Sur le plan de la performance à atteindre, deux référentiels coexistent et il ne faut pas les confondre. L'arrêté du 22 mars 2017 fixe une résistance thermique minimale de la paroi après travaux, variable selon la zone climatique et l'altitude. Les dispositifs d'aide, eux, sont plus exigeants : la fiche CEE dédiée à l'isolation des murs (BAR-EN-102) demande une résistance thermique R ≥ 3,7 m².K/W pour le procédé posé. Concrètement, atteindre R = 3,7 suppose environ 12 à 16 cm d'isolant selon le lambda du matériau retenu — c'est cette épaisseur, et non le minimum réglementaire, qui conditionne l'accès aux primes.
Les cas de dérogation : quand l'isolation n'est pas imposée
Le décret prévoit des soupapes, et elles sont réellement utilisées. Une entreprise sérieuse ne dit pas « c'est obligatoire, point » ni « on ne s'en occupe pas » : elle qualifie la situation et documente sa réponse.
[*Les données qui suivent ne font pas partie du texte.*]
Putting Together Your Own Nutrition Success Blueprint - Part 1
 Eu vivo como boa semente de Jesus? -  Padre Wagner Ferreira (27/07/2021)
| Motif de dérogation | Situations typiques | Justificatif attendu au dossier |
|---|---|---|
| Contrainte technique | Façade en pierre, terre crue, pisé, bois, mortier de chaux traditionnel ; risque avéré de pathologie du bâti (piégeage d'humidité) | Note technique d'un professionnel du bâtiment décrivant le risque |
| Contrainte architecturale ou patrimoniale | Modénatures, corniches, encadrements moulurés, brique apparente, façade dont l'ITE altérerait la qualité architecturale | Analyse de l'aspect extérieur, avis de l'ABF le cas échéant |
| Contrainte juridique / urbanisme | Règle du PLU incompatible, implantation à l'alignement, refus de dérogation | Extrait du règlement de PLU, réponse écrite du service urbanisme |
| Contrainte économique | Temps de retour sur le surcoût d'isolation supérieur à 10 ans, aides publiques déduites | Calcul du temps de retour, devis chiffré, économies d'énergie estimées |
| Bâtiment hors champ | Monuments historiques classés ou inscrits, constructions provisoires, bâtiments de très faible surface | Statut du bâtiment, arrêté de protection |
La dérogation économique mérite un mot. Elle se calcule sur le surcoût induit par l'isolation, pas sur le coût total du chantier, et après déduction des aides publiques. C'est exactement pour cette raison que la mécanique des aides pèse lourd : moins il y a d'aides, plus le temps de retour s'allonge, plus la dérogation devient mobilisable. La suppression du financement par geste au 1er janvier 2026 a rendu ce calcul plus fréquent qu'auparavant sur les petits chantiers.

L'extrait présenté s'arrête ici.